GIVEN EXERCISE A: Reproduce verbatim the records from the line containing "What is the spacing" through the last line of the records, both ends inclusive.

READING PASSAGE:
Although the above-mentioned requirements relate to the consideration of interim injunctions issued by domestic courts, they are often taken into account in interpreting foreign court orders on interim measures.

The civil court also may object to enforcing a foreign judgment if:

1. a foreign judgment has not come into force;

2. a party was deprived of the opportunity to participate in court proceedings since it did not receive timely and correct notification of the hearing;

3. the dispute must be considered by Ukrainian courts;

4. the enforcement of foreign judgment would threaten the interests of Ukraine;

5. the decision of the Ukrainian court in a dispute between the same parties, on the same subject and on the same grounds has come into force, etc.

Collected data entries:
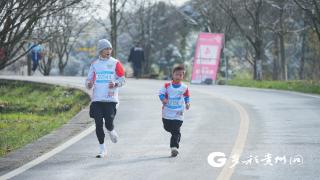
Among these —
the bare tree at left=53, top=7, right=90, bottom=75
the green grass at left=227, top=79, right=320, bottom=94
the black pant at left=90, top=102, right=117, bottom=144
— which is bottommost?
the green grass at left=227, top=79, right=320, bottom=94

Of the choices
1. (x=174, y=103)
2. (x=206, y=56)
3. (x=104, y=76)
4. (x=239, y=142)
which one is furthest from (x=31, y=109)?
(x=206, y=56)

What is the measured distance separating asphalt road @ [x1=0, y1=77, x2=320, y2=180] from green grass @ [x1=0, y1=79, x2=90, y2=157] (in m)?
1.32

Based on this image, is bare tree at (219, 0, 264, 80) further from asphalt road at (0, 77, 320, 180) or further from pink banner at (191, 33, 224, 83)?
asphalt road at (0, 77, 320, 180)

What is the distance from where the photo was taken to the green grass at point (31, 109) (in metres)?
14.5

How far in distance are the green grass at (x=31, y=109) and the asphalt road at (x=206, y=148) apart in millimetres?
1321

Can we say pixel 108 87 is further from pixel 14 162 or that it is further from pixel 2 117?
pixel 2 117

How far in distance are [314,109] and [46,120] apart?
21.6 ft

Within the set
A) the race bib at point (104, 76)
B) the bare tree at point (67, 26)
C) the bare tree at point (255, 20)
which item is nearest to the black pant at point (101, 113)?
the race bib at point (104, 76)

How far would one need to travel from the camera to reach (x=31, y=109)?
22.4 meters

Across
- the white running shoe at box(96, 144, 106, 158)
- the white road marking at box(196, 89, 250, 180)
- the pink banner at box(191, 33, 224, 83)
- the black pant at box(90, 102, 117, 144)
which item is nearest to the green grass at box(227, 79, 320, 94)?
the pink banner at box(191, 33, 224, 83)

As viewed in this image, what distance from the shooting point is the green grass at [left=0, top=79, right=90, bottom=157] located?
47.5 ft

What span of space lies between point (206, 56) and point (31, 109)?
14043mm

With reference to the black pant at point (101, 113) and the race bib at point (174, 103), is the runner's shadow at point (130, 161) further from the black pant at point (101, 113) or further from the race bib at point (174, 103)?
the race bib at point (174, 103)

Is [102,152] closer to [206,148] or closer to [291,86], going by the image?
[206,148]
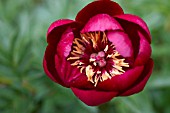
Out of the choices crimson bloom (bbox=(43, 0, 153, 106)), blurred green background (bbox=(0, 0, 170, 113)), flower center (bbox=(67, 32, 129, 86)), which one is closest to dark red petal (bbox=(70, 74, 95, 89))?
crimson bloom (bbox=(43, 0, 153, 106))

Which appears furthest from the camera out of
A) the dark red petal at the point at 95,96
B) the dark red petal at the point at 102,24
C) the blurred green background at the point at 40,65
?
the blurred green background at the point at 40,65

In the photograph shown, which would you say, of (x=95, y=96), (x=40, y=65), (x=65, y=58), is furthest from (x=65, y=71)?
(x=40, y=65)

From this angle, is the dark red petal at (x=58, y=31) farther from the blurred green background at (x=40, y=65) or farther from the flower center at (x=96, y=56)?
the blurred green background at (x=40, y=65)

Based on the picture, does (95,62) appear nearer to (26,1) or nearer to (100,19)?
(100,19)

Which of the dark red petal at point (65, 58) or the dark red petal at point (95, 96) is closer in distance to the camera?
the dark red petal at point (95, 96)

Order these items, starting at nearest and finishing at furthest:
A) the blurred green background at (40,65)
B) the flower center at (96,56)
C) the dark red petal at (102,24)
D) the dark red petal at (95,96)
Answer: the dark red petal at (95,96) → the dark red petal at (102,24) → the flower center at (96,56) → the blurred green background at (40,65)

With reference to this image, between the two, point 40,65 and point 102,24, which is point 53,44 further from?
point 40,65

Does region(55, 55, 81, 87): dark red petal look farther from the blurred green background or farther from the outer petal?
the blurred green background

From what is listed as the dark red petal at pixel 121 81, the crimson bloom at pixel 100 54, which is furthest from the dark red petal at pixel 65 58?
the dark red petal at pixel 121 81
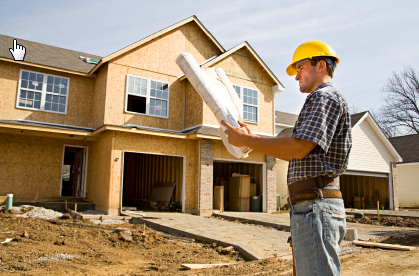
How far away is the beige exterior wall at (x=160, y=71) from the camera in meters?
15.0

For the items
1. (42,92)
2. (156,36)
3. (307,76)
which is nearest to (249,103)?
(156,36)

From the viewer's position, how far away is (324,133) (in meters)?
1.99

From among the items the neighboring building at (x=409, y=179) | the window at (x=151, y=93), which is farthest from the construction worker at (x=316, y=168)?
the neighboring building at (x=409, y=179)

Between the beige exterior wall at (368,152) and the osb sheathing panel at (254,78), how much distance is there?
22.7 ft

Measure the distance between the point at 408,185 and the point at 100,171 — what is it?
21703 mm

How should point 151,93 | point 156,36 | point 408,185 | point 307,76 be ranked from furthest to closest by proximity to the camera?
point 408,185, point 156,36, point 151,93, point 307,76

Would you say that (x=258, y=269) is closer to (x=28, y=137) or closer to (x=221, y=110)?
(x=221, y=110)

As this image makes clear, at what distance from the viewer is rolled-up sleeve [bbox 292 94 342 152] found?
198 cm

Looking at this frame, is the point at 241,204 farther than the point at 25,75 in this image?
Yes

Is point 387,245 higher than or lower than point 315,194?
lower

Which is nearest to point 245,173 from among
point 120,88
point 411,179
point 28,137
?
point 120,88

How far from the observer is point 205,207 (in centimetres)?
1488

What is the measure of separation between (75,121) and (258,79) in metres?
9.50

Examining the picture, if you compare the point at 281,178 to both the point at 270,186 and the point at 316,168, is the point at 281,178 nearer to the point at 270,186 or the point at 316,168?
the point at 270,186
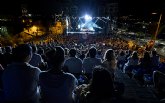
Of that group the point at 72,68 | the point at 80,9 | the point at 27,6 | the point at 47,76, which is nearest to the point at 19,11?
the point at 27,6

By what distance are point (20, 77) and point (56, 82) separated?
0.75 meters

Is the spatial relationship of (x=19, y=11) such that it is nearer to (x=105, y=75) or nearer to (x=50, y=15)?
(x=50, y=15)

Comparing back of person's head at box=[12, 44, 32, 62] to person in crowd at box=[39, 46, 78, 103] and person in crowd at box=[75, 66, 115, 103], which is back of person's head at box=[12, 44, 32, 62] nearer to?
person in crowd at box=[39, 46, 78, 103]

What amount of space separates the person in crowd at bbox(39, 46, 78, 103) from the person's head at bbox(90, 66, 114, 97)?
1221 millimetres

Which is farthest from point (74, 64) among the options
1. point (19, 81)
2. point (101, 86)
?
point (101, 86)

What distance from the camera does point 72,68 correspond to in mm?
8641

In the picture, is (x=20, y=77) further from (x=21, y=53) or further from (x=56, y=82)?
(x=56, y=82)

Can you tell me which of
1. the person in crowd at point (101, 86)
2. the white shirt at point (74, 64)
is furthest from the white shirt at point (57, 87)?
the white shirt at point (74, 64)

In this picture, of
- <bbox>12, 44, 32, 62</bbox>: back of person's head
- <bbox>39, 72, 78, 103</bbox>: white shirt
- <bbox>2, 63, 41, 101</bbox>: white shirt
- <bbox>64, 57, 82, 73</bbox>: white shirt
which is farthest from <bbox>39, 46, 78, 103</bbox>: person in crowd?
<bbox>64, 57, 82, 73</bbox>: white shirt

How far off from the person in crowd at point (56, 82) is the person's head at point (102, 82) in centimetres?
122

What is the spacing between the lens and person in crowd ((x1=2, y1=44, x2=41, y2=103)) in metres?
5.07

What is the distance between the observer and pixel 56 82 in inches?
187

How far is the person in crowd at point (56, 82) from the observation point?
4656 mm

GIVEN EXERCISE B: In the passage on enforcing foreign judgments, which courts must a dispute be considered by for the civil court to object to enforcement on that ground?

CORRECT RESULT A:
What is the spacing between the lens and person in crowd ((x1=2, y1=44, x2=41, y2=103)) in metres?
5.07

What is the distance between the observer and pixel 56 82 in inches?
187

How far is the person in crowd at point (56, 82) from the observation point?
4656 mm

CORRECT RESULT B: Ukrainian courts.